Neff, who joined Reynolda House in 2001, announced his resignation on May 9.
“I have the greatest respect for Reynolda House and its many contributions to this community,” Neff said. “It has been a pleasure to work with this hard-working and gifted staff and the Reynolda docents (volunteers) who are unique in their dedication and service.”
Neff said he looks to remain in Winston-Salem. He came to Reynolda House from the Terra Museum of American Art in Chicago, where he was director and curator of collections. Other past positions include directing Chicago’s Museum of Contemporary Art and serving as director of the art program at First National Bank of Chicago.
According to John P. Anderson, the Wake Forest University vice president who now administers Reynolda House operations, it is likely that an interim executive director will be named during the search for a permanent successor to Neff.

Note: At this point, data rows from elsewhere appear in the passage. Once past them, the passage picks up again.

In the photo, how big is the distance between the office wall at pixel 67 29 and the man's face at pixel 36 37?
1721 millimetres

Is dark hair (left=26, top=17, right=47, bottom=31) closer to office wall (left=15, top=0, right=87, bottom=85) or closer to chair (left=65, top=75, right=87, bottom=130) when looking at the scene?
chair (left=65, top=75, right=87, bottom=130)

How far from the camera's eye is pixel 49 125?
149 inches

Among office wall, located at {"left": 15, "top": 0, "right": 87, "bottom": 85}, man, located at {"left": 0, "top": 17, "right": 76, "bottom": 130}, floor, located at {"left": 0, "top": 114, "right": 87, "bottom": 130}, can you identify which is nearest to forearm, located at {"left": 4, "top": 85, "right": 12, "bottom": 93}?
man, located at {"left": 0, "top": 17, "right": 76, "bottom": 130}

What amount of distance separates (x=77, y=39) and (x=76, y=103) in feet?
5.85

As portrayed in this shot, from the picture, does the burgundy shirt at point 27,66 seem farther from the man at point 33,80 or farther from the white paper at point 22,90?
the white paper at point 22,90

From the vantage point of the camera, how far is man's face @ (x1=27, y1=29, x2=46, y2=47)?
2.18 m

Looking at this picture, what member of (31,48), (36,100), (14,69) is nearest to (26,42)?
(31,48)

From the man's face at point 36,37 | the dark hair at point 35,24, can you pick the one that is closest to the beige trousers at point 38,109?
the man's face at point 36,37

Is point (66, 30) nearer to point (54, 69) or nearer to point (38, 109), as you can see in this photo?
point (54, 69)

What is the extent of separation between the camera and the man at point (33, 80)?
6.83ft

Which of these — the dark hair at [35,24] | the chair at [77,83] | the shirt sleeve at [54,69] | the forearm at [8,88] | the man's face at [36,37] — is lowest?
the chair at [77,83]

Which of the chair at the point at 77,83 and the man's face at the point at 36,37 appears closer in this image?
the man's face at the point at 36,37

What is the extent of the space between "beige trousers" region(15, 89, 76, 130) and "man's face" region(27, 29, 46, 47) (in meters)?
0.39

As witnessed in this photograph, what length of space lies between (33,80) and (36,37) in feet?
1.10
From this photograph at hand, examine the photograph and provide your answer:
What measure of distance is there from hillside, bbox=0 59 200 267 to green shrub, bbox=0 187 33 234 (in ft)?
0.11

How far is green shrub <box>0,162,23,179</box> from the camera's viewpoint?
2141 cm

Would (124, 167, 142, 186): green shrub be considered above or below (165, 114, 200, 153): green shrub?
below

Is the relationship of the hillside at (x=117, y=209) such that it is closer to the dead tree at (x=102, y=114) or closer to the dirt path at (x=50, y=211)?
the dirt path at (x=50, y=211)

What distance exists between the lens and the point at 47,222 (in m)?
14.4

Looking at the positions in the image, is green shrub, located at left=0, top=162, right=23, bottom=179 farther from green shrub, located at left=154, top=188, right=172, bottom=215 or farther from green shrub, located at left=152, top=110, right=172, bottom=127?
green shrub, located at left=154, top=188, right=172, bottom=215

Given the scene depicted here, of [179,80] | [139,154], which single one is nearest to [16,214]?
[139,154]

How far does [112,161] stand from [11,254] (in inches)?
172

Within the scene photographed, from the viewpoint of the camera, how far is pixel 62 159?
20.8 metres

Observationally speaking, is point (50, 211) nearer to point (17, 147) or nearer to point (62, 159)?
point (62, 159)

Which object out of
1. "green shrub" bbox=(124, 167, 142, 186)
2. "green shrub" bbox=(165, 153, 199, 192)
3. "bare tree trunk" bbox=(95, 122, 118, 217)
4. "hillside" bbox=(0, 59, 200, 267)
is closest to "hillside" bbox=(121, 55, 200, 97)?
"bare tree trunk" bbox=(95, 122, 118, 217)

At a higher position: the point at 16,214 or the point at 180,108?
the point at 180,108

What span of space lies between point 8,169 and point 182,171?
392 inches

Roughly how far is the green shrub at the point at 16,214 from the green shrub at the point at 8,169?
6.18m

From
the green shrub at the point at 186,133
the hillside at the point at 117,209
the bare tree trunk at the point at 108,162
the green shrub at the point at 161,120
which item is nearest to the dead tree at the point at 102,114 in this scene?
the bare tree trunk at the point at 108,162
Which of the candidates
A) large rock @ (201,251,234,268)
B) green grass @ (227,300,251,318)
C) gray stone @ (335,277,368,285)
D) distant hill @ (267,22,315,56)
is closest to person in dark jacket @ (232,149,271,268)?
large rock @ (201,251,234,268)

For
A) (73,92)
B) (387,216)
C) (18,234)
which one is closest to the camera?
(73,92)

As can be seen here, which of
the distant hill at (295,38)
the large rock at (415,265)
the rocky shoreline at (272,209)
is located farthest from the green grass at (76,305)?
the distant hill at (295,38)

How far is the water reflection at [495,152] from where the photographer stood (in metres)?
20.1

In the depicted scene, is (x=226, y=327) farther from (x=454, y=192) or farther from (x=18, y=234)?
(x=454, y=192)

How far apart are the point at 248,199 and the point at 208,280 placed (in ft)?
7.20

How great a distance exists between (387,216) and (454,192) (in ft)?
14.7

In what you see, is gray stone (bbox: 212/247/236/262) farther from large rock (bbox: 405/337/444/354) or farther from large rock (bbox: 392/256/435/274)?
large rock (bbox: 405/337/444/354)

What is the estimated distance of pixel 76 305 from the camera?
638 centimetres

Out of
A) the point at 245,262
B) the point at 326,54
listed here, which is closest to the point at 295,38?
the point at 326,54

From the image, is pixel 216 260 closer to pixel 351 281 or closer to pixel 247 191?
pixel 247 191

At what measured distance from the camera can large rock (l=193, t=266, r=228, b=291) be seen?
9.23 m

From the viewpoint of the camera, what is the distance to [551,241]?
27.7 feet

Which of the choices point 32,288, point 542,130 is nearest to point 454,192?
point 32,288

“We are fortunate to have had the benefit of John’s expertise at this time when
Reynolda House is poised to take an important step forward in its educational mission,” said Reynolda House President Barbara B. Millhouse, referring to Reynolda House’s new relationship with Wake Forest.
In January, Reynolda House became an affiliate of Wake Forest. With the
affiliation, ultimate responsibility for the governance of the museum rests with the university’s board of trustees. Reynolda House will continue as a charitable organization with its own board of directors.
Reynolda House also is preparing to begin construction of an educational addition to the museum, which will be funded primarily by its capital campaign. A wing to increase the educational and interpretive capacity of the museum will be carefully placed to preserve important aspects of the original landscape. The project will include a visitors’ center, multi-purpose room, library and archives, and classrooms. In addition to the construction, Reynolda House plans to restore several public rooms to their original 1920s appearance.
Neff said that he was pleased with Reynolda House’s collaboration with other arts institutions in the area and its guest speakers’ program.
“I wish the Reynolda House board and staff the very best and look forward to attending the fine programs forthcoming during the coming year,” Neff said.